Barnes is the chief technology officer and vice president of Eminent IT, a software and services firm with clients in the Department of Defense, the intelligence community and elsewhere in the executive branch.
“The primary focus is on IT modernization and transformation,” Barnes said. “And that’s a very big way of saying we help organizations fix their aging technology.”
Keeping old systems in place is like “if you have a lock on the door at your house and it’s been proven that lock has been picked many different times and… you’re still leaving that lock,” Barnes said.
Because they can offer clients “initial building blocks,” Eminent IT is able to modernize systems in much less time than without their platform, Barnes said.
“If you’re building a blog, you can use WordPress,” Barnes said “We built… a WordPress-like framework.”

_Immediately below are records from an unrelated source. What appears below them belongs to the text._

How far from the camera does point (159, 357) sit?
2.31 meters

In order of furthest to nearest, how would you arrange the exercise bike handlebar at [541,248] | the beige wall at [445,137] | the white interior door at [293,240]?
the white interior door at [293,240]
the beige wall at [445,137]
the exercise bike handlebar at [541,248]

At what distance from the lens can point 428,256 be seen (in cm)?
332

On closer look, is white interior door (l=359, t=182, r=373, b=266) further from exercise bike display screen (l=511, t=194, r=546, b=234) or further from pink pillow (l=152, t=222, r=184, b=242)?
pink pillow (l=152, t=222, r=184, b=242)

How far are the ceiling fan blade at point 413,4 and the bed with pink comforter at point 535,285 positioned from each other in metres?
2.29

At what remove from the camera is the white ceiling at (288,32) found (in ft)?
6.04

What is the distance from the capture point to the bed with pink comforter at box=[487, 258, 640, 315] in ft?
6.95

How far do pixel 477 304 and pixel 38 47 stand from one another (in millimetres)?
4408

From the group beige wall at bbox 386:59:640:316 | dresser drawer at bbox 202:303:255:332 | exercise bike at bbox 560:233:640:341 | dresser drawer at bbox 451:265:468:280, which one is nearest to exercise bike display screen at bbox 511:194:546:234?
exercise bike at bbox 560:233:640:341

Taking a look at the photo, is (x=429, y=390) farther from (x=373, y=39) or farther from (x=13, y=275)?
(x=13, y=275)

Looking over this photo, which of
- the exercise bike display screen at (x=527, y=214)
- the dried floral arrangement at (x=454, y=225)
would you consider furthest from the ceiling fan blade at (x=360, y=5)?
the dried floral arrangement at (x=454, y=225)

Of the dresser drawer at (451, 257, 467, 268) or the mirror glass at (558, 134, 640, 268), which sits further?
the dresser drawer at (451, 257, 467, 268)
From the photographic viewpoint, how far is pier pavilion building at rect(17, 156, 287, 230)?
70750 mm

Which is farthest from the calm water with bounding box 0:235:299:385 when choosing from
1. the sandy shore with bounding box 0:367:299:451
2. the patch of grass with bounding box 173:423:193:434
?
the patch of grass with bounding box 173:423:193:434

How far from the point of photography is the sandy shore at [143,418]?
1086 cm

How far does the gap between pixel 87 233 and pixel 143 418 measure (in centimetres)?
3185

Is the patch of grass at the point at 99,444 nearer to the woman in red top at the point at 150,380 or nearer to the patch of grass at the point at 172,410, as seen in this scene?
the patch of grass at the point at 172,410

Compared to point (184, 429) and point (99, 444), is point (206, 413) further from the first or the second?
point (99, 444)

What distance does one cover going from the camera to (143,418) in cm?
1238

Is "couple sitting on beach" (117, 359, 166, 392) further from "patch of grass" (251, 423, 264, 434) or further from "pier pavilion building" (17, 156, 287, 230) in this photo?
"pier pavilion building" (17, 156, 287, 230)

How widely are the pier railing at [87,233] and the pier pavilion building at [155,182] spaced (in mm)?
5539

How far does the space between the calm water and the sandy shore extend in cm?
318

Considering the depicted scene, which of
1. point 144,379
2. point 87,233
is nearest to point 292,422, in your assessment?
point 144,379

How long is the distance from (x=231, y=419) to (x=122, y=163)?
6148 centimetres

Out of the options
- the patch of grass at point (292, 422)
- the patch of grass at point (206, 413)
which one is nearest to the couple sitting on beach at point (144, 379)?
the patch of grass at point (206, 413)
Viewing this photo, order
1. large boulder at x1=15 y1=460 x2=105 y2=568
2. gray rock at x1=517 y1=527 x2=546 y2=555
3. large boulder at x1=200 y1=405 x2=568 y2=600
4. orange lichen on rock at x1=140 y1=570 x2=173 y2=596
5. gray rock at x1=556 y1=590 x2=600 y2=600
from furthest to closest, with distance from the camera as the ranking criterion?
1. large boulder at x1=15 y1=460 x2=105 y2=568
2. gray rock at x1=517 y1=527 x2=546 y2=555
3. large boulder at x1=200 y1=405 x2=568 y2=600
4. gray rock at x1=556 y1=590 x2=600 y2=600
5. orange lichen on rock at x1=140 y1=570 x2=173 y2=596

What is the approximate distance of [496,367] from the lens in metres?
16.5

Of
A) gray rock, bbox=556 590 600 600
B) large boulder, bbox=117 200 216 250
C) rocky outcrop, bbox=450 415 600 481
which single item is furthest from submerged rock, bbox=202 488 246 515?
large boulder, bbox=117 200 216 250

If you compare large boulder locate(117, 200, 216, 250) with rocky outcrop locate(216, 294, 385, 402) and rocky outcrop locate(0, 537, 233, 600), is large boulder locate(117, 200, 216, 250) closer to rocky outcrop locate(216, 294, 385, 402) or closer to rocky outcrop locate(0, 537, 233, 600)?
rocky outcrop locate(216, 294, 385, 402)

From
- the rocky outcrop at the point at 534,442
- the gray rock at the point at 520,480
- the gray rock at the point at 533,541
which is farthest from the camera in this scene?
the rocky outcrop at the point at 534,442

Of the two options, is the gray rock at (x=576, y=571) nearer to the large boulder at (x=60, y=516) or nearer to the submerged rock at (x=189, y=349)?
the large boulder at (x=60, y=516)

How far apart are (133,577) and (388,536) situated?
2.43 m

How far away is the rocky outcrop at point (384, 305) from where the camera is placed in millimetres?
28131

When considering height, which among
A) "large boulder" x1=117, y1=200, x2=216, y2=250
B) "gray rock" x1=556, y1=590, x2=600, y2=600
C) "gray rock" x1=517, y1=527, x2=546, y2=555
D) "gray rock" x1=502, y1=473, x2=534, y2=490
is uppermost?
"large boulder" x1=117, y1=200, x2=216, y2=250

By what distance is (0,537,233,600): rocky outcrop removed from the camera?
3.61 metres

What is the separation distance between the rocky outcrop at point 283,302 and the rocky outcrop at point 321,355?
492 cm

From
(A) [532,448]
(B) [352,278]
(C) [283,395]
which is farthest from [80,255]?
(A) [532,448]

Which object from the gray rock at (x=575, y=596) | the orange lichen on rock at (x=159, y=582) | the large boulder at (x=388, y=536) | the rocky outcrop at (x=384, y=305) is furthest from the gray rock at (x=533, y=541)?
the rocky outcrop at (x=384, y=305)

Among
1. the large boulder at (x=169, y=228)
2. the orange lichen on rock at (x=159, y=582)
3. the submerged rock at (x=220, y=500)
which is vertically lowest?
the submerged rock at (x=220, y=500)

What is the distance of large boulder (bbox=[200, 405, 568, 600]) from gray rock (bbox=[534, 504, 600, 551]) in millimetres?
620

The company also works with technology partners in fields like blockchain to “help bring emerging technologies to these agencies,” Barnes said. And a product entitled Revamp acts as “a foundation for us to build applications quicker for our customers,” Barnes said.
Eminent IT was founded in 2009, but it wasn’t until 2013 that they started working to scale up their operations, Barnes said. The company is entirely owned by Barnes and José Risi, both Marine Corps veterans.
“José and I the same day decided to start businesses and the plan was [whenever] we get the first contract, we’re just going to merge those companies into one company,” Barnes said. That merger happened around 2011.
With a team of about 24 people, mostly millennials, the company is focused on continuing to grow.
“Most of the federal workforce is focused on improving their technology and they’re looking to our generation to help them do that, and that’s what we’ve honed in on,” Barnes said.
Coming off a recent contract with the Defense Advanced Research Projects Agency — “one of the strategic organizations for us, because they’re at the heart of a lot of new technology that’s coming out,” Barnes said — they’re looking to become a large business.
“From a size perspective… we want to be a large business, that’s the focus,” Barnes said. “From an impact perspective, I want us to be known as the modernization experts.”